The key challenge of knowledge distillation is to extract general, moderate and sufficient knowledge from a teacher network to guide a student network. In this paper, a novel Instance Relationship Graph (IRG) is proposed for knowledge distillation. It models three kinds of knowledge, including instance features, instance relationships and feature space transformation, while the latter two kinds of knowledge are neglected by previous methods. The proposed method effectively captures the knowledge along the whole network via IRGs, and thus shows stable convergence and strong robustness to different network architectures. In addition, the proposed method shows superior performance over existing methods on datasets of various scales.

Dual sticky hierarchical Dirichlet process hidden Markov model and its application to natural language description of motions [TPAMI2018]

In this paper, a new nonparametric Bayesian model called the dual sticky hierarchical Dirichlet process hidden Markov model (HDP-HMM) is proposed for mining activities from a collection of time series data such as trajectories.
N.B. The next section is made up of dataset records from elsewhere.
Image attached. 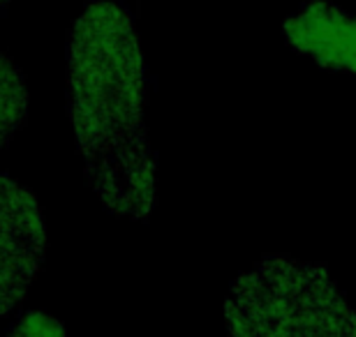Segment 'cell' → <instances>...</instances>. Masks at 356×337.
Segmentation results:
<instances>
[{
    "label": "cell",
    "mask_w": 356,
    "mask_h": 337,
    "mask_svg": "<svg viewBox=\"0 0 356 337\" xmlns=\"http://www.w3.org/2000/svg\"><path fill=\"white\" fill-rule=\"evenodd\" d=\"M144 104L146 65L130 12L120 3H90L67 38L70 120L99 202L141 222L155 206Z\"/></svg>",
    "instance_id": "1"
},
{
    "label": "cell",
    "mask_w": 356,
    "mask_h": 337,
    "mask_svg": "<svg viewBox=\"0 0 356 337\" xmlns=\"http://www.w3.org/2000/svg\"><path fill=\"white\" fill-rule=\"evenodd\" d=\"M232 335H354V312L329 270L266 256L243 272L225 303Z\"/></svg>",
    "instance_id": "2"
},
{
    "label": "cell",
    "mask_w": 356,
    "mask_h": 337,
    "mask_svg": "<svg viewBox=\"0 0 356 337\" xmlns=\"http://www.w3.org/2000/svg\"><path fill=\"white\" fill-rule=\"evenodd\" d=\"M44 217L35 197L0 176V319L7 317L44 259Z\"/></svg>",
    "instance_id": "3"
},
{
    "label": "cell",
    "mask_w": 356,
    "mask_h": 337,
    "mask_svg": "<svg viewBox=\"0 0 356 337\" xmlns=\"http://www.w3.org/2000/svg\"><path fill=\"white\" fill-rule=\"evenodd\" d=\"M284 35L301 54L312 56L324 67L354 69V19L331 3H310L287 19Z\"/></svg>",
    "instance_id": "4"
},
{
    "label": "cell",
    "mask_w": 356,
    "mask_h": 337,
    "mask_svg": "<svg viewBox=\"0 0 356 337\" xmlns=\"http://www.w3.org/2000/svg\"><path fill=\"white\" fill-rule=\"evenodd\" d=\"M28 113L26 83L17 65L0 51V150L24 125Z\"/></svg>",
    "instance_id": "5"
},
{
    "label": "cell",
    "mask_w": 356,
    "mask_h": 337,
    "mask_svg": "<svg viewBox=\"0 0 356 337\" xmlns=\"http://www.w3.org/2000/svg\"><path fill=\"white\" fill-rule=\"evenodd\" d=\"M12 333L14 335H60V333H65V328L56 319L47 317V314L33 312V314H26V317L12 328Z\"/></svg>",
    "instance_id": "6"
},
{
    "label": "cell",
    "mask_w": 356,
    "mask_h": 337,
    "mask_svg": "<svg viewBox=\"0 0 356 337\" xmlns=\"http://www.w3.org/2000/svg\"><path fill=\"white\" fill-rule=\"evenodd\" d=\"M7 5H10V0H0V12L7 10Z\"/></svg>",
    "instance_id": "7"
}]
</instances>
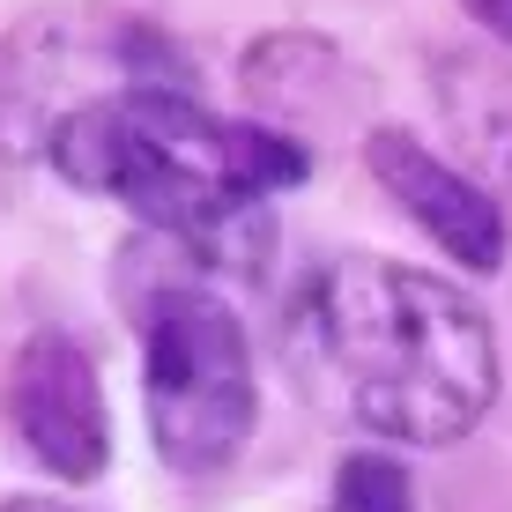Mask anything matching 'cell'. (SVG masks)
Wrapping results in <instances>:
<instances>
[{
  "mask_svg": "<svg viewBox=\"0 0 512 512\" xmlns=\"http://www.w3.org/2000/svg\"><path fill=\"white\" fill-rule=\"evenodd\" d=\"M312 349L364 431L453 446L498 401V327L461 282L386 253H349L312 282Z\"/></svg>",
  "mask_w": 512,
  "mask_h": 512,
  "instance_id": "6da1fadb",
  "label": "cell"
},
{
  "mask_svg": "<svg viewBox=\"0 0 512 512\" xmlns=\"http://www.w3.org/2000/svg\"><path fill=\"white\" fill-rule=\"evenodd\" d=\"M238 119L201 112L186 90H127L75 104L52 119L45 156L67 186L112 193L141 216V231L179 238L208 275L260 282L275 260L268 201L231 179Z\"/></svg>",
  "mask_w": 512,
  "mask_h": 512,
  "instance_id": "7a4b0ae2",
  "label": "cell"
},
{
  "mask_svg": "<svg viewBox=\"0 0 512 512\" xmlns=\"http://www.w3.org/2000/svg\"><path fill=\"white\" fill-rule=\"evenodd\" d=\"M134 245L156 260L149 275L119 268L141 327V401H149L156 461H171L179 475H208L238 461V446L253 438V416H260L253 342L179 238L141 231Z\"/></svg>",
  "mask_w": 512,
  "mask_h": 512,
  "instance_id": "3957f363",
  "label": "cell"
},
{
  "mask_svg": "<svg viewBox=\"0 0 512 512\" xmlns=\"http://www.w3.org/2000/svg\"><path fill=\"white\" fill-rule=\"evenodd\" d=\"M8 423L38 468H52L60 483H97L112 461V416H104V379L90 364V349L67 334H38L15 349L8 364Z\"/></svg>",
  "mask_w": 512,
  "mask_h": 512,
  "instance_id": "277c9868",
  "label": "cell"
},
{
  "mask_svg": "<svg viewBox=\"0 0 512 512\" xmlns=\"http://www.w3.org/2000/svg\"><path fill=\"white\" fill-rule=\"evenodd\" d=\"M364 164H372V179L394 193L401 216H409L431 245H446L461 268H475V275L505 268L512 216H505V201L475 179V171H461L438 149H423L409 127H372L364 134Z\"/></svg>",
  "mask_w": 512,
  "mask_h": 512,
  "instance_id": "5b68a950",
  "label": "cell"
},
{
  "mask_svg": "<svg viewBox=\"0 0 512 512\" xmlns=\"http://www.w3.org/2000/svg\"><path fill=\"white\" fill-rule=\"evenodd\" d=\"M438 97H446L461 149L512 193V67L505 60H446L438 67Z\"/></svg>",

All the time series data are clustered. Each cluster of time series data, corresponding to a motion pattern, is modeled by an HMM. Our model postulates a set of HMMs that share a common set of states (topics in an analogy with topic models for document processing), but have unique transition distributions. The effectiveness of our dual sticky HDP-HMM is validated on several trajectory datasets. The effectiveness of the natural language descriptions for motions is demonstrated on the vehicle trajectories extracted from a traffic scene.

Multi-view multi-instance learning based on joint sparse representation and multi-view dictionary learning [TPAMI2017]

In multi-instance learning (MIL), the relations among instances in a bag convey important contextual information in many applications. Previous studies on MIL either ignore such relations or simply model them with a fixed graph structure so that the overall performance inevitably degrades in complex environments. To address this problem, this paper proposes a novel multi-view multi-instance learning algorithm (M^2 IL) that combines multiple context structures in a bag into a unified framework.

Salient object detection via structured matrix decomposition [TPAMI2016]

Low-rank recovery models have shown potential for salient object detection, where a matrix is decomposed into a low-rank matrix representing image background and a sparse matrix identifying salient objects. Two deficiencies, however, still exist. First, previous work typically assumes the elements in the sparse matrix are mutually independent, ignoring the spatial and pattern relations of image regions. Second, when the low-rank and sparse matrices are relatively coherent, it is difficult for previous models to disentangle them. To address these problems, we propose a novel structured matrix decomposition model with two structural regularizations: (1) a tree-structured sparsity-inducing regularization that captures the image structure and enforces patches from the same object to have similar saliency values, and (2) a Laplacian regularization that enlarges the gaps between salient objects and the background in feature space.